Patient 1: a 38-year-old Caucasian male with history of progressive CKD (eGFR 30 mL/min/1.73 m2), proteinuria, hematuria, and biopsy-proven IgAN. Family history is significant for hematuria and unspecified diabetes mellitus in the maternal grandfather. Genetic testing revealed a likely pathogenic, hemizygous, frameshift variant in exon 9 that results in a truncation of CLCN5. The genetic diagnosis of DD1 informed counseling and prompted management changes to reduce nephrolithiasis risk.

Patient 2: a 52-year-old Caucasian male with a history of persistently elevated serum creatinine (2.24 mg/dL), proteinuria, hematuria, nephrolithiasis, and biopsy-confirmed IgAN diagnosed over three decades. Genetic testing identified a likely pathogenic, hemizygous, frameshift variant in exon 8 that results in a truncation of CLCN5. The genetic diagnosis of DD1 prompted treatment changes including cessation of hydroxychloroquine and initiation of potassium citrate and an SGLT2 inhibitor.

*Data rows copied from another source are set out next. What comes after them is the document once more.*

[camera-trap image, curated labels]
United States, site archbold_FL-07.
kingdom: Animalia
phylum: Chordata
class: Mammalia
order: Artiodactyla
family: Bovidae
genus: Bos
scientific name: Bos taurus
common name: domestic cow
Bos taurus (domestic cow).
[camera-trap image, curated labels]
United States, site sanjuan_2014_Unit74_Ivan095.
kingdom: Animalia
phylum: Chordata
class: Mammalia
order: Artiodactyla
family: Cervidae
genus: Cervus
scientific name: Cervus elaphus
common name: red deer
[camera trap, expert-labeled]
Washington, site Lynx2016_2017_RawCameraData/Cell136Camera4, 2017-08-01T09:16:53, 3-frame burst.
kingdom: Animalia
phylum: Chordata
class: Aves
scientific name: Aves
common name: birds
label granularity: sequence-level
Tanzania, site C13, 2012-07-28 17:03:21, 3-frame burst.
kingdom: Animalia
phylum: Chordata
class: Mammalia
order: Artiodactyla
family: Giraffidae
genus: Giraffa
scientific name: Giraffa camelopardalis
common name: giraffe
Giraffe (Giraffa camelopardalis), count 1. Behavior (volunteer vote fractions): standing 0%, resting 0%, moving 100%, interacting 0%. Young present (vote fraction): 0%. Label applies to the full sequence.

These cases demonstrate the clinical utility of broad renal genetic testing in patients with renal dysfunction by identifying an unexpected co-existence of DD1 with IgAN. Cases of co-occurring IgAN with type IV collagen disorders and Fabry disease have been reported, demonstrating that individuals presenting with IgAN can have a variety of monogenic forms of CKD. Further studies are needed to determine any relationship between IgAN and these monogenic conditions, or impact on disease severity or progression.